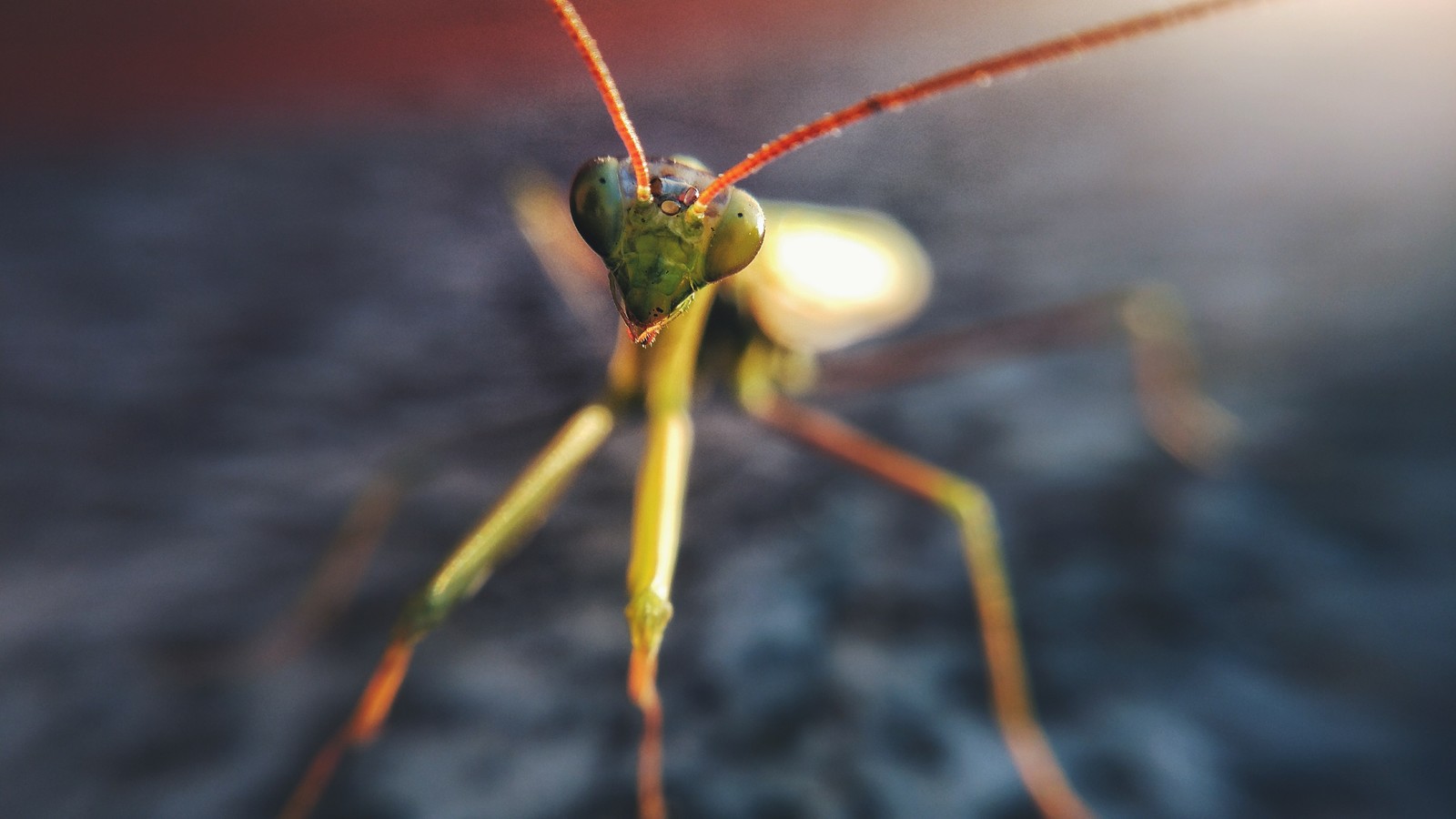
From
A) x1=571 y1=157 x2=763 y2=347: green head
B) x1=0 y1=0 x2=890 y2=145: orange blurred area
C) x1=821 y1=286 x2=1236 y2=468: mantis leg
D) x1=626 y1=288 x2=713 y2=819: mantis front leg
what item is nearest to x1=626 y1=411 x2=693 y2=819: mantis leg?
x1=626 y1=288 x2=713 y2=819: mantis front leg

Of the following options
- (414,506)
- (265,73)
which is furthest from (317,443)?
(265,73)

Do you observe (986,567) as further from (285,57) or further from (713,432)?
(285,57)

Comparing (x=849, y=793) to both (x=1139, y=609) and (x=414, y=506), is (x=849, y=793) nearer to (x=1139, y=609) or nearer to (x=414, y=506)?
(x=1139, y=609)

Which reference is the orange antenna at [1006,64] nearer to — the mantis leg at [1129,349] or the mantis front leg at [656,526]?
the mantis front leg at [656,526]

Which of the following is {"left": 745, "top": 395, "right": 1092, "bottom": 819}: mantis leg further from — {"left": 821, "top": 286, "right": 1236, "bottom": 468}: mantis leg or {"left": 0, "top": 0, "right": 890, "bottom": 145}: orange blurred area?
{"left": 0, "top": 0, "right": 890, "bottom": 145}: orange blurred area

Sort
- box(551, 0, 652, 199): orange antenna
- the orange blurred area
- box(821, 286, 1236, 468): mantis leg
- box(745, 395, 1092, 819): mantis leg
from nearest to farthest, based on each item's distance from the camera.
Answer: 1. box(551, 0, 652, 199): orange antenna
2. box(745, 395, 1092, 819): mantis leg
3. box(821, 286, 1236, 468): mantis leg
4. the orange blurred area

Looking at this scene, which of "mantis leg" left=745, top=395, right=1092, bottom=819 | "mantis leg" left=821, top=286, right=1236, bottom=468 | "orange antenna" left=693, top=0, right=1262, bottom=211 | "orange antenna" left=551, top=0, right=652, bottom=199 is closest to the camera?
"orange antenna" left=693, top=0, right=1262, bottom=211

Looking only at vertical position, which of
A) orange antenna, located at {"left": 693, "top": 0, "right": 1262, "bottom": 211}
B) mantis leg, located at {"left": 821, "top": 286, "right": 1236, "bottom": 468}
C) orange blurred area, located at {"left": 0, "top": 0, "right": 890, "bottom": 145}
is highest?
orange blurred area, located at {"left": 0, "top": 0, "right": 890, "bottom": 145}
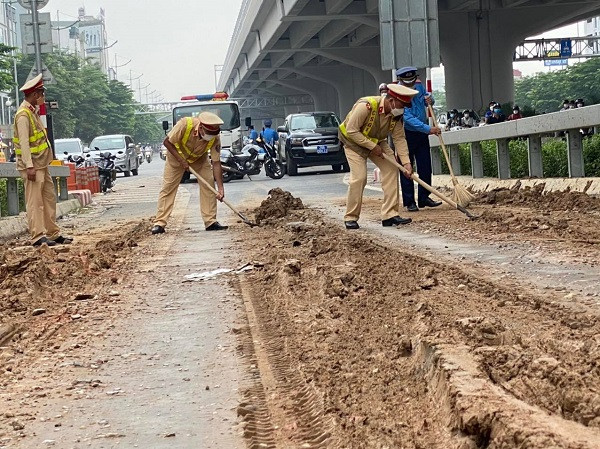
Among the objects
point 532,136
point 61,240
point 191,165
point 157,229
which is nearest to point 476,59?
point 532,136

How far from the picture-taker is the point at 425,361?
177 inches

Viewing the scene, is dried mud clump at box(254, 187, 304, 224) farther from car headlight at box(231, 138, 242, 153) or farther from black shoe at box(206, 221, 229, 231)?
car headlight at box(231, 138, 242, 153)

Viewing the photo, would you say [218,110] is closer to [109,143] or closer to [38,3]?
[38,3]

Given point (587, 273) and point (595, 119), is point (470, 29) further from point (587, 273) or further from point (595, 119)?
point (587, 273)

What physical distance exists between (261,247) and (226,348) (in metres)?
5.00

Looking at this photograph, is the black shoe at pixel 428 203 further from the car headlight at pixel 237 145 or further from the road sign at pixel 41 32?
the car headlight at pixel 237 145

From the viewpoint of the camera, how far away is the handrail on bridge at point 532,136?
14.0 meters

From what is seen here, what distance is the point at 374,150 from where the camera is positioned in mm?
11852

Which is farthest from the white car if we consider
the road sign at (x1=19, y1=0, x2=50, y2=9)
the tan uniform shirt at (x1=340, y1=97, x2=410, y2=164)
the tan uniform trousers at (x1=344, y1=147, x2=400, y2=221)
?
the tan uniform shirt at (x1=340, y1=97, x2=410, y2=164)

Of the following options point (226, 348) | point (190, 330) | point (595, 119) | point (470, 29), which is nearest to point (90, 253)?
point (190, 330)

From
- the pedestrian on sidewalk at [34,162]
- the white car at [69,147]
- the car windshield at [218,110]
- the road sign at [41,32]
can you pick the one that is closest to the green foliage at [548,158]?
the pedestrian on sidewalk at [34,162]

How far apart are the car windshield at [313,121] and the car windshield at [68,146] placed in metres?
10.3

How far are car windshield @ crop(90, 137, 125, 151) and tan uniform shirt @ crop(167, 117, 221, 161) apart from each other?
101 feet

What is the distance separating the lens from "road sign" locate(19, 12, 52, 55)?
23500 mm
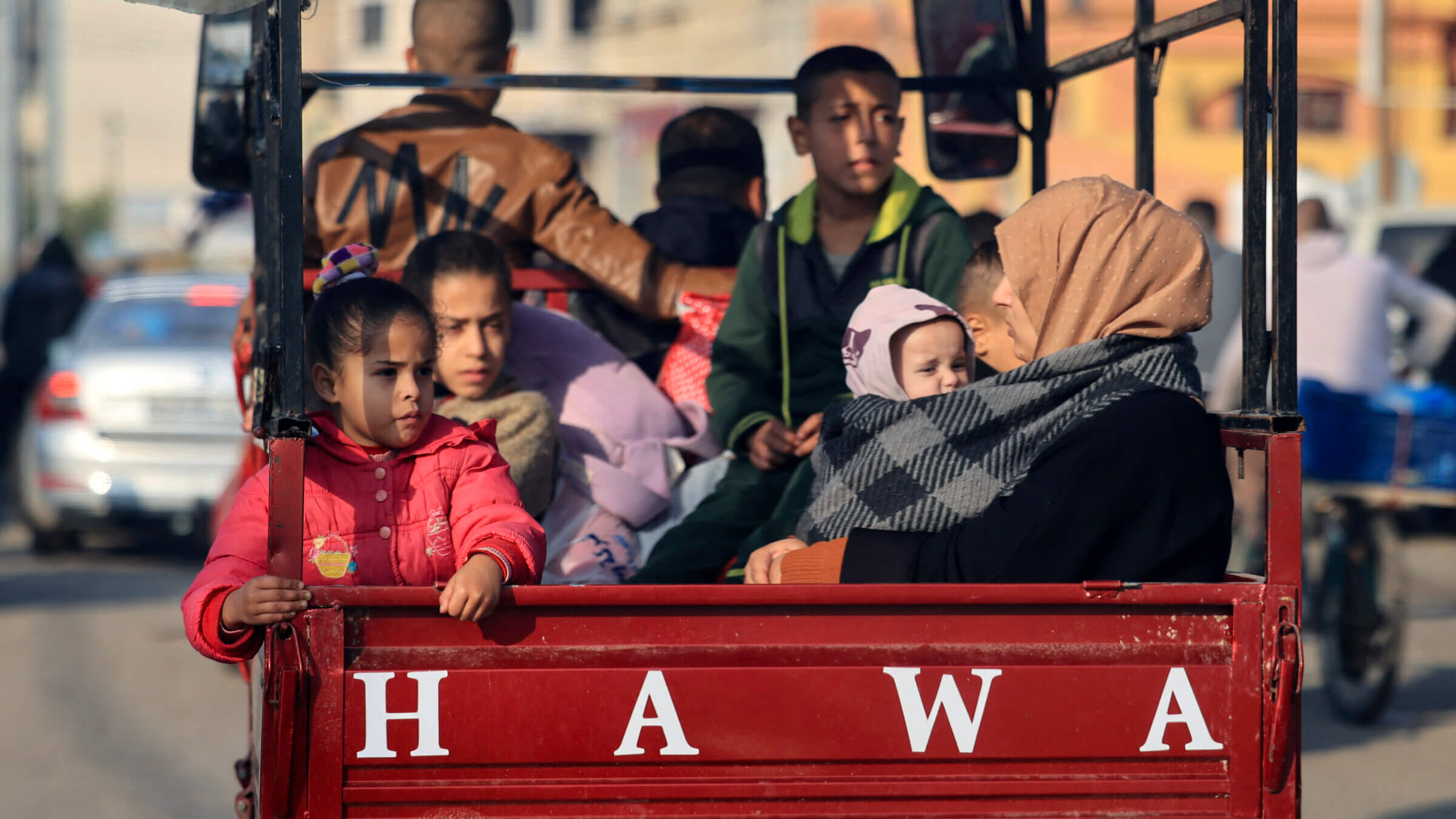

**Goal of the exercise:**
Reproduce the listing above with every occurrence of "camera" replaced by "viewer" and all other text left unchanged. Omit the pictures from your version.

**Result:**
From
A) x1=571 y1=157 x2=763 y2=347: green head
B) x1=0 y1=0 x2=890 y2=145: orange blurred area
C) x1=821 y1=286 x2=1236 y2=468: mantis leg
D) x1=626 y1=288 x2=713 y2=819: mantis front leg
what item is nearest to x1=626 y1=411 x2=693 y2=819: mantis leg?
x1=626 y1=288 x2=713 y2=819: mantis front leg

Of the following options
- (414,506)
- (265,73)
which is furthest from (317,443)?
(265,73)

Do you observe (986,567) as further from (285,57) or further from (713,432)?
(285,57)

Comparing (x=849, y=793) to both (x=1139, y=609) and (x=414, y=506), is (x=849, y=793) nearer to (x=1139, y=609) or nearer to (x=414, y=506)?
(x=1139, y=609)

Which reference is the orange antenna at [1006,64] nearer to — the mantis leg at [1129,349] or the mantis front leg at [656,526]?
the mantis front leg at [656,526]

Which of the following is {"left": 745, "top": 395, "right": 1092, "bottom": 819}: mantis leg further from — {"left": 821, "top": 286, "right": 1236, "bottom": 468}: mantis leg or {"left": 0, "top": 0, "right": 890, "bottom": 145}: orange blurred area?
{"left": 0, "top": 0, "right": 890, "bottom": 145}: orange blurred area

Sort
- box(551, 0, 652, 199): orange antenna
- the orange blurred area
- box(821, 286, 1236, 468): mantis leg
- box(745, 395, 1092, 819): mantis leg
from nearest to farthest, based on each item's distance from the viewer.
Answer: 1. box(551, 0, 652, 199): orange antenna
2. box(745, 395, 1092, 819): mantis leg
3. box(821, 286, 1236, 468): mantis leg
4. the orange blurred area

Looking at this scene, which of "mantis leg" left=745, top=395, right=1092, bottom=819 | "mantis leg" left=821, top=286, right=1236, bottom=468 | "orange antenna" left=693, top=0, right=1262, bottom=211 | "orange antenna" left=551, top=0, right=652, bottom=199 is closest to the viewer?
"orange antenna" left=693, top=0, right=1262, bottom=211

Looking only at vertical position, which of
A) orange antenna, located at {"left": 693, "top": 0, "right": 1262, "bottom": 211}
B) mantis leg, located at {"left": 821, "top": 286, "right": 1236, "bottom": 468}
C) orange blurred area, located at {"left": 0, "top": 0, "right": 890, "bottom": 145}
is highest?
orange blurred area, located at {"left": 0, "top": 0, "right": 890, "bottom": 145}
Among the objects
point 532,136
point 61,240
point 191,165
point 157,229
which is nearest to point 476,59?
point 532,136

How far from the picture-taker is the point at 425,361?
177 inches

Viewing the scene, is dried mud clump at box(254, 187, 304, 224) farther from car headlight at box(231, 138, 242, 153) or farther from black shoe at box(206, 221, 229, 231)?
car headlight at box(231, 138, 242, 153)

Viewing the photo, would you say [218,110] is closer to [109,143] or closer to [38,3]?
[38,3]

Given point (587, 273) and point (595, 119), is point (470, 29) further from point (587, 273) or further from point (595, 119)?
point (587, 273)

What physical distance exists between (261,247) and (226,348) (in metres)?
5.00

Looking at this photograph, is the black shoe at pixel 428 203 further from the car headlight at pixel 237 145 or further from the road sign at pixel 41 32?
the car headlight at pixel 237 145

From the viewpoint of the viewer, how far away is the handrail on bridge at point 532,136?
14.0 meters

From what is seen here, what distance is the point at 374,150 from where the viewer is positioned in mm?
11852

Which is farthest from the white car if we consider
the road sign at (x1=19, y1=0, x2=50, y2=9)
the tan uniform shirt at (x1=340, y1=97, x2=410, y2=164)
the tan uniform trousers at (x1=344, y1=147, x2=400, y2=221)
?
the tan uniform shirt at (x1=340, y1=97, x2=410, y2=164)

Of the following options point (226, 348) | point (190, 330) | point (595, 119) | point (470, 29), which is nearest to point (90, 253)?
point (190, 330)

From
- the pedestrian on sidewalk at [34,162]
- the white car at [69,147]
- the car windshield at [218,110]
- the road sign at [41,32]
can you pick the one that is closest to the green foliage at [548,158]?
the pedestrian on sidewalk at [34,162]

How far apart are the car windshield at [313,121] and the car windshield at [68,146] placed in metres?
10.3

How far are car windshield @ crop(90, 137, 125, 151) and tan uniform shirt @ crop(167, 117, 221, 161) apart from each other?
101 feet

What is the distance separating the lens from "road sign" locate(19, 12, 52, 55)?
23500 mm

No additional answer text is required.